Exercise description: The answer must be an exact copy of the lines from the one with "2019乘著熱情與熱氣去小琉球:關於這座島嶼" through the final line below, with no pictures and nothing else.

[Opening Dataset records section]

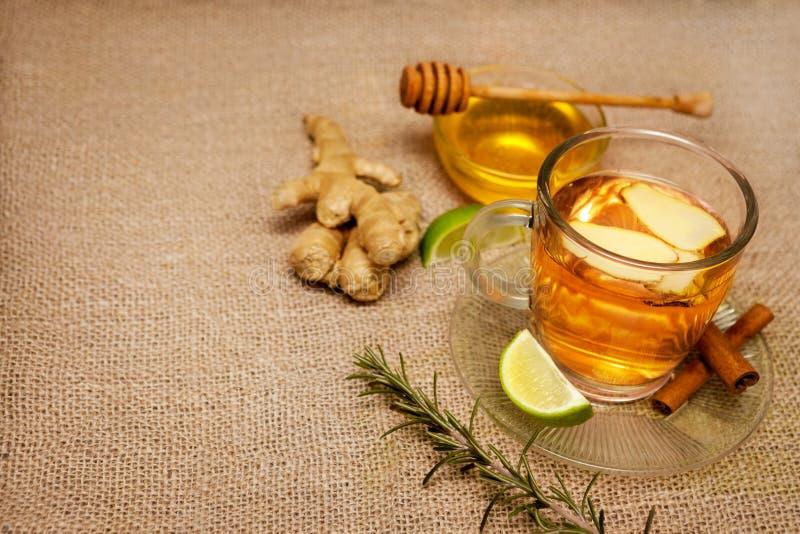 Tè dello zenzero con i rosmarini ed il miele fotografie stock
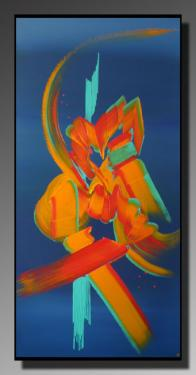 MIROIR DU COEUR Taille : 50X100 Peinture abstraite   Acrylique au couteau/pinceau Toile sur ch�ssis bois Cotation Drouot Site officiel : http://www.mapeinturesurtoile.com Prix : me contacter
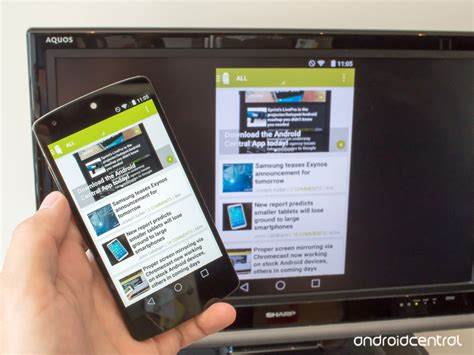 chromecast android how to mirror your android screen with chromecast android central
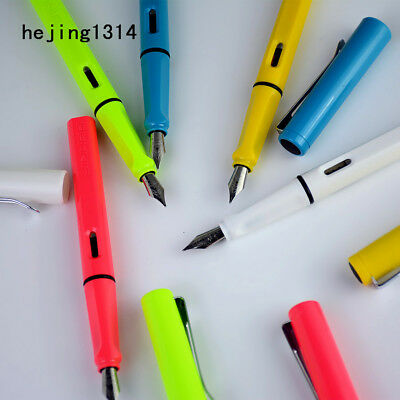 Beautiful fashion Jinhao 599 colour student office stationery Fountain Pen New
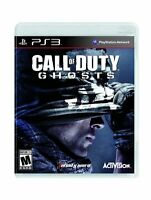 Call Of Duty Ghosts Sony Playstation 3 Brand Sealed Cod Ps3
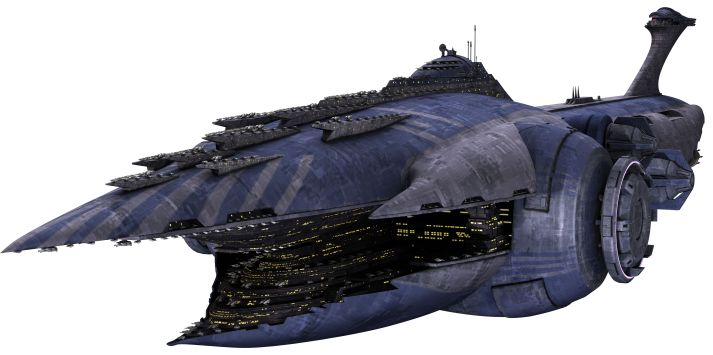 Subjugator-class heavy cruiser (The Malevolence)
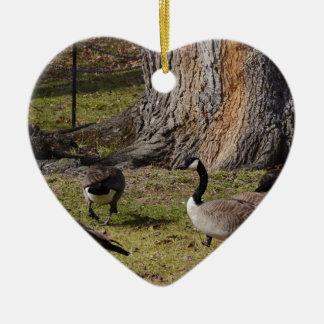 Wild Canada Geese Ceramic Heart Decoration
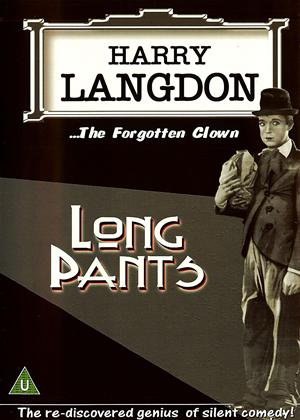 Long Pants Online DVD Rental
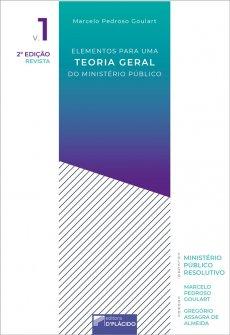 Imagem - Elementos para uma Teoria Geral do Ministério Público -Volume 1 - 9786580444670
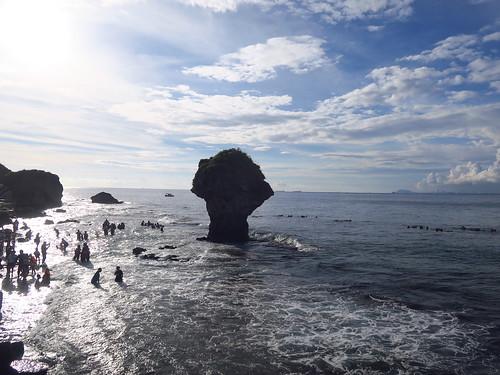 2019乘著熱情與熱氣去小琉球:關於這座島嶼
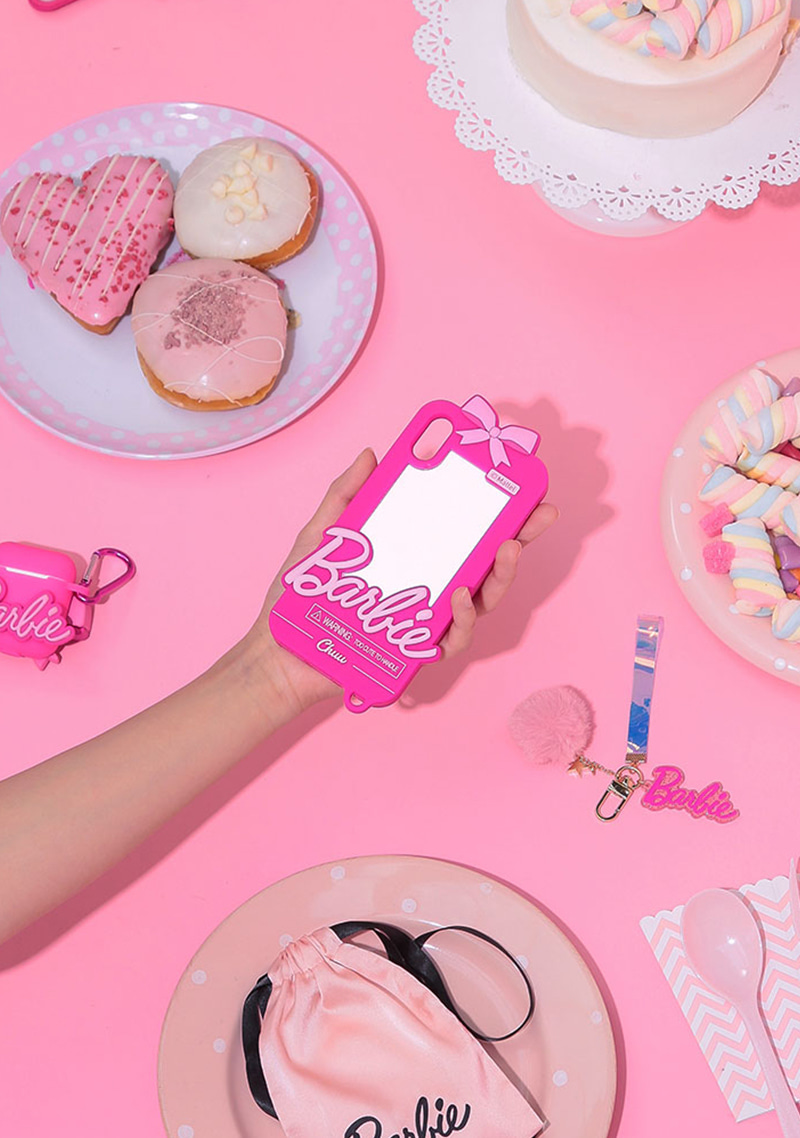 Barbie Room. Pink Ribbon Phone Case by Chuu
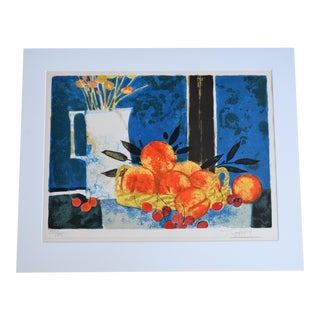 Hand Lithographed Still Life Print by French Artist Yves Ganne For Sale
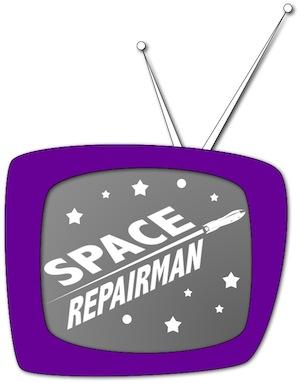 Space Repairman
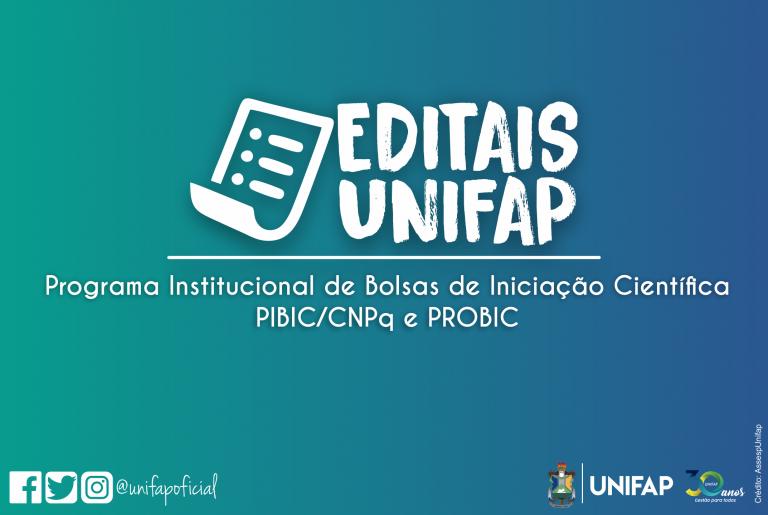 DPq/PROPESPG divulga resultado final das bolsas PIBIC/CNPq e PROBIC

[Closing Dataset records section]

Solution to the exercise:
 2019乘著熱情與熱氣去小琉球:關於這座島嶼
 Barbie Room. Pink Ribbon Phone Case by Chuu
 Hand Lithographed Still Life Print by French Artist Yves Ganne For Sale
 Space Repairman
 DPq/PROPESPG divulga resultado final das bolsas PIBIC/CNPq e PROBIC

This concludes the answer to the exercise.